Margaretha Geertruida Zelle was the eldest daughter of a hat store owner who was quite wealthy thanks to some savvy oil investments.  When her mother died, her father remarried and shuffled his children off to various relatives. To escape, an 18-year-old Margaretha answered an ad in the paper that might have read something like this: "Dutch Colonial Army Captain Seeks Wife. Compatibility not important. Must not mind blatant infidelity or occasional beatings."

She had two children with Captain Rudolf MacLeod, but they did nothing to improve the marriage. He brazenly kept a mistress and a concubine; she moved in with another officer. Again, probably looking to escape her miserable existence, Margaretha spent her time in Java (where the family had relocated for Captain MacLeod's job) becoming part of the culture, learning all about the dance and even earning a dance name bestowed upon her by the locals—"Mata Hari," which meant "eye of the day" or "sun."

Her son died after being poisoned by an angry servant (so the MacLeods believed).

Margaretha divorced her husband, lost custody of her daughter and moved to Paris to start a new life for herself in 1903. Calling upon the dance skills she had learned in Java, the newly restyled Mata Hari became a performer, starting with the circus and eventually working her way up to exotic dancer. 

To make herself seem more mysterious and interesting, Mata Hari told people her mother was a Javanese princess who taught her everything she knew about the sacred religious dances she performed. The dances were almost entirely in the nude.

Thanks to her mostly-nude dancing and tantalizing background story, she was a hot commodity all over Europe. During WWI, this caught the attention of British Intelligence, who brought her in and demanded to know why she was constantly traipsing across the continent. Under interrogation, she apparently told them she was a spy for France—that she used her job as an exotic dancer to coerce German officers to give her information, which she then supplied back to French spymaster Georges Ladoux. No one could verify these claims and Mata Hari was released.

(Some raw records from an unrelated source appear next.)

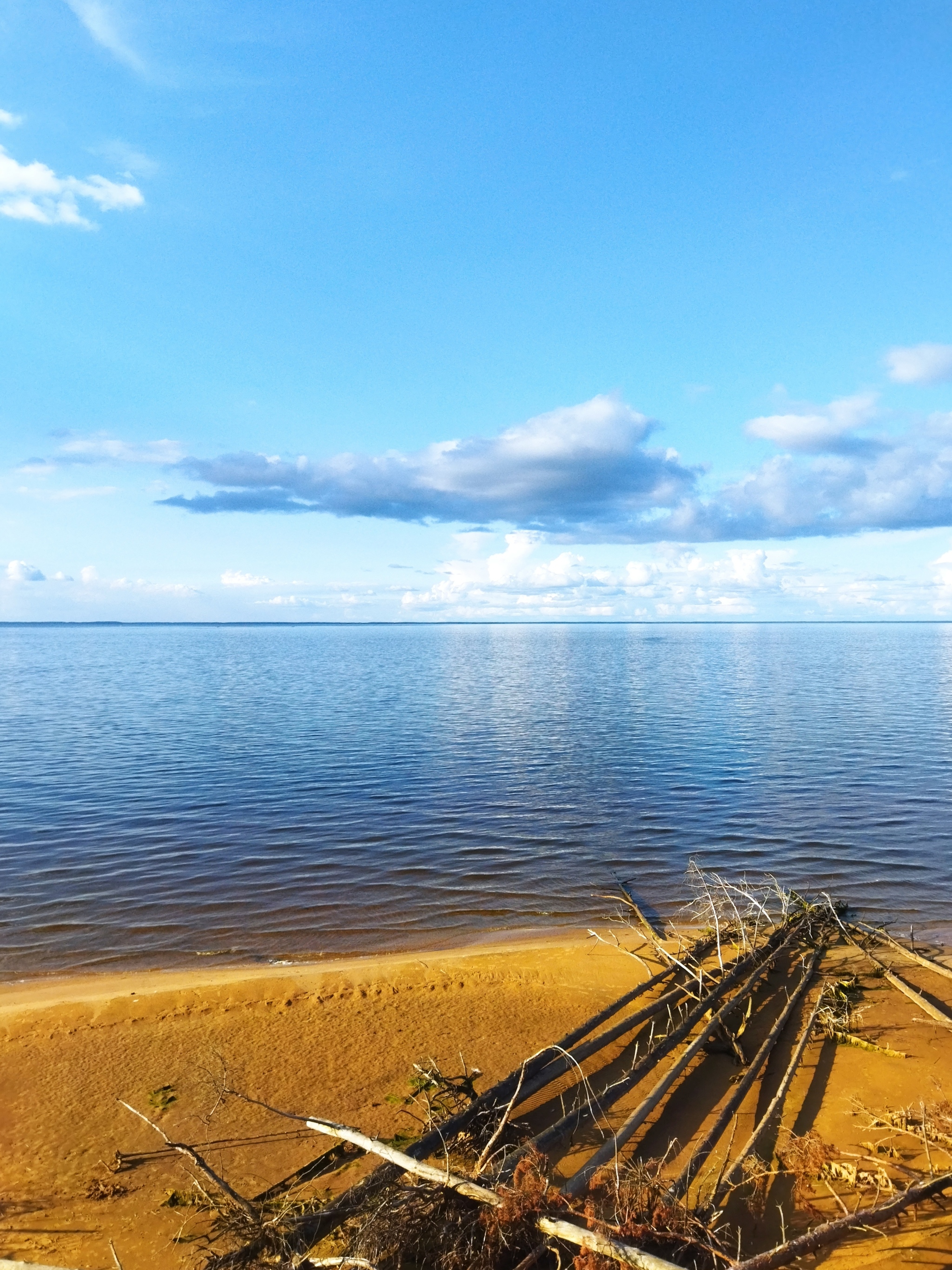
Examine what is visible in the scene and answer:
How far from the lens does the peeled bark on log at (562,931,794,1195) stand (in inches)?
249

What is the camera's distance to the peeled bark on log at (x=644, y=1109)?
6328mm

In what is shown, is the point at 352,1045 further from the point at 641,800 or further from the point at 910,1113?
the point at 641,800

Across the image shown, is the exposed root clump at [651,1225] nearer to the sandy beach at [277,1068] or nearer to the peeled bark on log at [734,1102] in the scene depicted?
the peeled bark on log at [734,1102]

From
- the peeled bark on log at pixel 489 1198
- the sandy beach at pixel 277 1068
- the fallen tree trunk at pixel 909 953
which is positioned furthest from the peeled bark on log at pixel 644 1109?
the fallen tree trunk at pixel 909 953

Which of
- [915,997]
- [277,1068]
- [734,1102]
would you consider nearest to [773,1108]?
[734,1102]

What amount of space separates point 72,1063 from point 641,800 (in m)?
18.3

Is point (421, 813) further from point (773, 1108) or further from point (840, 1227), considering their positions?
point (840, 1227)

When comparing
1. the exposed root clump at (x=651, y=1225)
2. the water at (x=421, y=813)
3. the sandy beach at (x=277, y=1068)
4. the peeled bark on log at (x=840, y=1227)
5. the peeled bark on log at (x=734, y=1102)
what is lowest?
the water at (x=421, y=813)

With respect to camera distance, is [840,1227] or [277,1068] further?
[277,1068]

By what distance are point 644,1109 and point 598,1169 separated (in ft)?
3.79

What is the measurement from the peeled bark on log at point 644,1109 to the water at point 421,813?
19.2 feet

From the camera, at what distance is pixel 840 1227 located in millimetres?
5824

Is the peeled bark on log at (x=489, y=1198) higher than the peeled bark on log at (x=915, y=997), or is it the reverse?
the peeled bark on log at (x=489, y=1198)

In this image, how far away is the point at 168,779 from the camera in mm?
26781
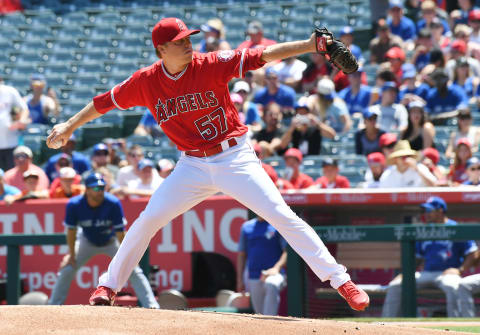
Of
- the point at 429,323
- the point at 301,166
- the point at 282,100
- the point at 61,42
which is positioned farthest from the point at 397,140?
the point at 61,42

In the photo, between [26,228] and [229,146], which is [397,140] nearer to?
[26,228]

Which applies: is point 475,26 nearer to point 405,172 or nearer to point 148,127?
point 405,172

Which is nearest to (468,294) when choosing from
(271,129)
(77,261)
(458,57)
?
(77,261)

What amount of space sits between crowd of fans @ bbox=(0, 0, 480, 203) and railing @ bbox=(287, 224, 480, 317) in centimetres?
116

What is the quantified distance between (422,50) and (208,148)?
7.27 meters

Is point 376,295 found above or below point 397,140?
below

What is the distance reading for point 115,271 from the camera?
5.79 metres

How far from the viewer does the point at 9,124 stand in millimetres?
12023

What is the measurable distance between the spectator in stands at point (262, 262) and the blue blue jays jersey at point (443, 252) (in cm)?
124

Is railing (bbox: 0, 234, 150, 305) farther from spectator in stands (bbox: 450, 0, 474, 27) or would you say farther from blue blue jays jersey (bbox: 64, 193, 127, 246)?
spectator in stands (bbox: 450, 0, 474, 27)

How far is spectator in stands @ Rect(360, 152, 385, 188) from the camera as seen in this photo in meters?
9.86

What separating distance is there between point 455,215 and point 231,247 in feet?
7.02

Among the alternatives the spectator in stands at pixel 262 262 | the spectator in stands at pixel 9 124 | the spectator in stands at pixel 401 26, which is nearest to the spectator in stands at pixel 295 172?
the spectator in stands at pixel 262 262

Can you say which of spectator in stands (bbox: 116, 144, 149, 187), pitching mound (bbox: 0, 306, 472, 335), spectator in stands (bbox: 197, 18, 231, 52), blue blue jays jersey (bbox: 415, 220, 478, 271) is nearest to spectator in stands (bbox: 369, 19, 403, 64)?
spectator in stands (bbox: 197, 18, 231, 52)
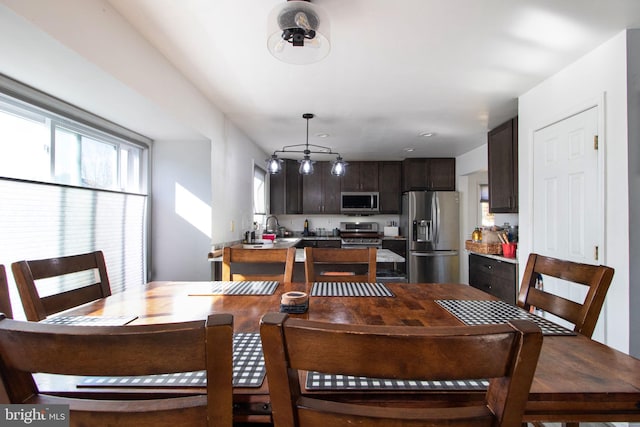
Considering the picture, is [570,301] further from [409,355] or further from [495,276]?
[495,276]

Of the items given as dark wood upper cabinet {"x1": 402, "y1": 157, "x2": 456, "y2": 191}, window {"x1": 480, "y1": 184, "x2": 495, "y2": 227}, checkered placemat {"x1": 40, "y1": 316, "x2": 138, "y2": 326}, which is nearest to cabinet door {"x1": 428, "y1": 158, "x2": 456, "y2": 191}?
dark wood upper cabinet {"x1": 402, "y1": 157, "x2": 456, "y2": 191}

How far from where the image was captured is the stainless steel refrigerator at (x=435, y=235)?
15.8 feet

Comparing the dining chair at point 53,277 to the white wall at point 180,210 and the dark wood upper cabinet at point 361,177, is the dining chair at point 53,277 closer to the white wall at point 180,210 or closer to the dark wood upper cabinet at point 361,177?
the white wall at point 180,210

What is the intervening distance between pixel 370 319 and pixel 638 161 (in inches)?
71.9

Not too long afterward, French intelligence intercepted messages that mentioned H-21, a spy who was performing remarkably well. Something in the messages reminded the French officers of Mata Hari's tale and they arrested her at her hotel in Paris on February 13, 1917, under suspicion of being a double agent.

Mata Hari repeatedly denied all involvement in any spying for either side. Her captors didn't believe her story, and perhaps wanting to make an example of her, sentenced her to death by firing squad. She was shot to death 100 years ago today, on October 15, 1917.

In 1985, one of her biographers convinced the French government to open their files on Mata Hari. He says the files contained not one shred of evidence that she was spying for anyone, let alone the enemy. Whether the story she originally told British intelligence was made up by them or by her to further her sophisticated and exotic background is anyone's guess. 

Or maybe she really was the ultimate spy and simply left no evidence in her wake.